If I have a vector $\vec{a}_{cart} = a\hat{z}$ in cartesian coordinates in spherical coordinates that vector would be $\vec{a}_{sph} = a\hat{r}$ with $\theta = 0$ and $\phi =0$ (I must specify the angles for it to be unique).
If I then take the material derivative, $\vec{a}\cdot\nabla\vec{b}$ where $\vec{b} = (b_{r},b_{\theta},b_{\phi})$, does my result (taken from a Wikipedia identity) have to be evaluated at $\theta = 0$ and $\phi =0$ too?

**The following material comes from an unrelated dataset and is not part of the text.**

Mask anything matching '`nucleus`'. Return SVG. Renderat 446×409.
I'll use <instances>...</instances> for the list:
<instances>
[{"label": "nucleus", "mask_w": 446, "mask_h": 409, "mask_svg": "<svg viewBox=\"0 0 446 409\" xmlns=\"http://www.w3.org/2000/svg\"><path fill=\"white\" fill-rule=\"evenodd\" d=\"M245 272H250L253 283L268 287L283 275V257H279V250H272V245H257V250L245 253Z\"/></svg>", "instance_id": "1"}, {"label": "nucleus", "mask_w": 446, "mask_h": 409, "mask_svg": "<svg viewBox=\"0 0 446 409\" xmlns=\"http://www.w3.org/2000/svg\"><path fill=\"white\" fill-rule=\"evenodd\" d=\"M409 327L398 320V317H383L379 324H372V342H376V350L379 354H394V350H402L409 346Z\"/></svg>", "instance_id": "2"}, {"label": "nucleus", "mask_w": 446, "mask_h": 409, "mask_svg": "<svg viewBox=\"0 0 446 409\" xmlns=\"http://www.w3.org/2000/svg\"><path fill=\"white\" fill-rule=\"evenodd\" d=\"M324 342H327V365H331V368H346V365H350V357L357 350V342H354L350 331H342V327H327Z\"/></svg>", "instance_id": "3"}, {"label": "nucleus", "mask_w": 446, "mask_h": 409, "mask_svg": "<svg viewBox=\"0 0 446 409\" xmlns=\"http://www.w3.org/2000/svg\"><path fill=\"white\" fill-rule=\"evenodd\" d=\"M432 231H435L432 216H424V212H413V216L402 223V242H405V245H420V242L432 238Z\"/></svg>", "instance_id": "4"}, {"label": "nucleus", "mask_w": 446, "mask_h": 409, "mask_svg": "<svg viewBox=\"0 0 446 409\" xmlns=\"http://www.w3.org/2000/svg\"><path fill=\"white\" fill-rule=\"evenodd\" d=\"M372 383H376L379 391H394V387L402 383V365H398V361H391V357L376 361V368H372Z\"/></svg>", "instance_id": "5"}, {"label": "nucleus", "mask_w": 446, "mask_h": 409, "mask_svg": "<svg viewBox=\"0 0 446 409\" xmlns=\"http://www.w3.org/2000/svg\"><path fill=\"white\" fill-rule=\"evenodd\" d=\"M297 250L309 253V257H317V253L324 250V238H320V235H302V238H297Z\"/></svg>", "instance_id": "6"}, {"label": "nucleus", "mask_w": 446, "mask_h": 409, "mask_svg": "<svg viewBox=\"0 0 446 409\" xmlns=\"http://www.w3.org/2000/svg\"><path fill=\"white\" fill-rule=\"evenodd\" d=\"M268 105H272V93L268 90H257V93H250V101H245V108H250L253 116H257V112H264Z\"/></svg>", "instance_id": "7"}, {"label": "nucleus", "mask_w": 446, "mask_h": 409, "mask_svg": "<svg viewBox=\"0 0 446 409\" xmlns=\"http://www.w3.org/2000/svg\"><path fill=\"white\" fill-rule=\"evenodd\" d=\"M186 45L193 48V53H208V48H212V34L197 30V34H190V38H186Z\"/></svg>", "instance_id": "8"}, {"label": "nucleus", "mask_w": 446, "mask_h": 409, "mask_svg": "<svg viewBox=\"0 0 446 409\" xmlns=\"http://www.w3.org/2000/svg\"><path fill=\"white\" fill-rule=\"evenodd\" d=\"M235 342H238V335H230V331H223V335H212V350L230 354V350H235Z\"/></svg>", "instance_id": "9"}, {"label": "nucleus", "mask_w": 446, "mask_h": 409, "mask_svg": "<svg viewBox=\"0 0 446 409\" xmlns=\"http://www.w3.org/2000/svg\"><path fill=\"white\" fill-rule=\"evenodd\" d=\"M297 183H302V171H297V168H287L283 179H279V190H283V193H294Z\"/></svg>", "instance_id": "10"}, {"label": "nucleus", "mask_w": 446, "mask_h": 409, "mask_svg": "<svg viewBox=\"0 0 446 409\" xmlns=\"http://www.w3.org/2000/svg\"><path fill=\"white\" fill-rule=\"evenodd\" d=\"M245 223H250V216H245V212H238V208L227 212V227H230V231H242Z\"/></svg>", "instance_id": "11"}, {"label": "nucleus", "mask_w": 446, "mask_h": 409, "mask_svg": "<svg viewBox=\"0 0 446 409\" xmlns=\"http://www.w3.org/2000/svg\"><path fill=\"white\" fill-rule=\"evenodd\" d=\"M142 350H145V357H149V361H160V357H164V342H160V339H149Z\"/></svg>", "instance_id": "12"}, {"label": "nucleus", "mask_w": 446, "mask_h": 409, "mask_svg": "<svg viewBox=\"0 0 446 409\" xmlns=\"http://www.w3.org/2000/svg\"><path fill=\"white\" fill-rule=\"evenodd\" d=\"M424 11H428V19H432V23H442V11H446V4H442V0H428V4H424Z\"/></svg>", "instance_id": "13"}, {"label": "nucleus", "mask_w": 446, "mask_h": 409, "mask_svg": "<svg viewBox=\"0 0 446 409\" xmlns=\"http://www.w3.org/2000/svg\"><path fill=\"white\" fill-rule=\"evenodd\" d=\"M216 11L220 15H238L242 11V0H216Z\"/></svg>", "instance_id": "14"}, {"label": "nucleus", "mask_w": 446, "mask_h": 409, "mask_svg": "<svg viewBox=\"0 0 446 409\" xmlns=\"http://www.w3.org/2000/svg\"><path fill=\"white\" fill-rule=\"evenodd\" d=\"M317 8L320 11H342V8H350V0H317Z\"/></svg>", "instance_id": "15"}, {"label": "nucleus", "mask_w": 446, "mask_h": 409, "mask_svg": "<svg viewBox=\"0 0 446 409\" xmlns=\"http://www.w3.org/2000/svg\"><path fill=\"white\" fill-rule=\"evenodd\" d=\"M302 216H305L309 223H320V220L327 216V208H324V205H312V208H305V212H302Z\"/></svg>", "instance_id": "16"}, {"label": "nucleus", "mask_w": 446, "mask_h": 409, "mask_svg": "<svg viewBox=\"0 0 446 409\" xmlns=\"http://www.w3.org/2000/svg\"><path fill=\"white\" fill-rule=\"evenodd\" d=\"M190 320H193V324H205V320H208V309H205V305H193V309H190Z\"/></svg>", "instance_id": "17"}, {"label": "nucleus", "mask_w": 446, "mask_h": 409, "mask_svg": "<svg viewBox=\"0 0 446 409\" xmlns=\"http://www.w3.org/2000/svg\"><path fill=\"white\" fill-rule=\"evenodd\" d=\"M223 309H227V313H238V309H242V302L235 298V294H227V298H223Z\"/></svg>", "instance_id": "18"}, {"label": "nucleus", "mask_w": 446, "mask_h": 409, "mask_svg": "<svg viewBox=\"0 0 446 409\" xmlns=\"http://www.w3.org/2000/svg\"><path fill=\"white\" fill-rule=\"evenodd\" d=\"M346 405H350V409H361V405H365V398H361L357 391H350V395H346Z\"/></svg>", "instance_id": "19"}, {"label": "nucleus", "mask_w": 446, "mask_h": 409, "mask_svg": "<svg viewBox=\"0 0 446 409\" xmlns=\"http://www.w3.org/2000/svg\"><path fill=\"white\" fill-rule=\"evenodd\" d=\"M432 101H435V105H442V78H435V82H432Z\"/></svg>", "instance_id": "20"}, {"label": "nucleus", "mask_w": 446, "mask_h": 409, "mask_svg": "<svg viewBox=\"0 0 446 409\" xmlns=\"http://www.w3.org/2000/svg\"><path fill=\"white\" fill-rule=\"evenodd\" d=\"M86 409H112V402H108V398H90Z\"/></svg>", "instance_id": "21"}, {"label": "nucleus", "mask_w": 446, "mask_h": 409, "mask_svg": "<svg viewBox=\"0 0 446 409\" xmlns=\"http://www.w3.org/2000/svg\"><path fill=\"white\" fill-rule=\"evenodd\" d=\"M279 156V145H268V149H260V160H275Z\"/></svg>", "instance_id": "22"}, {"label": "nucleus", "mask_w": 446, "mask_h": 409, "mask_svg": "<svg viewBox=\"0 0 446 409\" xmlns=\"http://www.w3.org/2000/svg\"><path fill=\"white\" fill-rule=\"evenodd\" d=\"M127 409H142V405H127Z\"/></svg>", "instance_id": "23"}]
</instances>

If $\theta =0$, then $\hat z=\hat r$. But in general $\hat z=\hat r \cos(\theta)-\hat \theta \sin(\theta)$. Hence, if $\vec a=a\hat z $, then we have $$\vec a=a\left(\hat r \cos(\theta)-\hat \theta \sin(\theta)\right) \tag 1$$
Applying $(1)$, we see that
$$\vec (a\cdot \nabla) \vec b=a\cos(\theta)\frac{\partial \vec b}{\partial r}-\frac ar \sin(\theta)\frac{\partial \vec b}{\partial \theta}$$
Writing $\vec b=\hat r b_r+\hat \theta b_\theta+\hat \phi b_\phi$ and using $\frac{\partial \hat r}{\partial \theta}=\hat \theta$ and $\frac{\partial \hat \theta}{\partial \theta}=-\hat r$, we find that
$$\begin{align} \vec (a\cdot \nabla) \vec b&=a\cos(\theta)\frac{\partial \vec b}{\partial r}-\frac ar \sin(\theta)\frac{\partial \vec b}{\partial \theta}\\\\ &=a\cos(\theta)\left(\hat r \frac{\partial b_r}{\partial r}+\hat \theta \frac{\partial b_\theta}{\partial r}+\hat \phi \frac{\partial b_\phi}{\partial r}\right)\\\\ &-\frac ar\sin(\theta)\left(\hat r \left(-b_\theta+\frac{\partial b_r}{\partial \theta}\right)+\hat \theta \left(b_r+\frac{\partial b_\theta}{\partial \theta}\right)+\hat \phi \frac{\partial b_\phi}{\partial \theta}\right)\\\\ &=a\hat r \left(\cos(\theta)\frac{\partial b_r}{\partial r}-\frac{\sin(\theta)}{r}\left(-b_\theta+\frac{\partial b_r}{\partial \theta}\right)\right)\\\\ &+a\hat \theta \left(\cos(\theta)\frac{\partial b_\theta}{\partial r}-\frac{\sin(\theta)}{r}\left(b_r+\frac{\partial b_\theta}{\partial \theta}\right)\right)\\\\ &+a\hat \phi \left(\cos(\theta)\frac{\partial b_\phi}{\partial r}-\frac{\sin(\theta)}{r}\frac{\partial b_\phi}{\partial \theta}\right)\tag 2 \end{align}$$
If we evaluate $(2)$ at $\theta=0$, we find that
$$(\vec a\cdot \nabla) \vec b=\frac{\partial \vec b}{\partial r}=\frac{\partial \vec b}{\partial z}$$
as expected!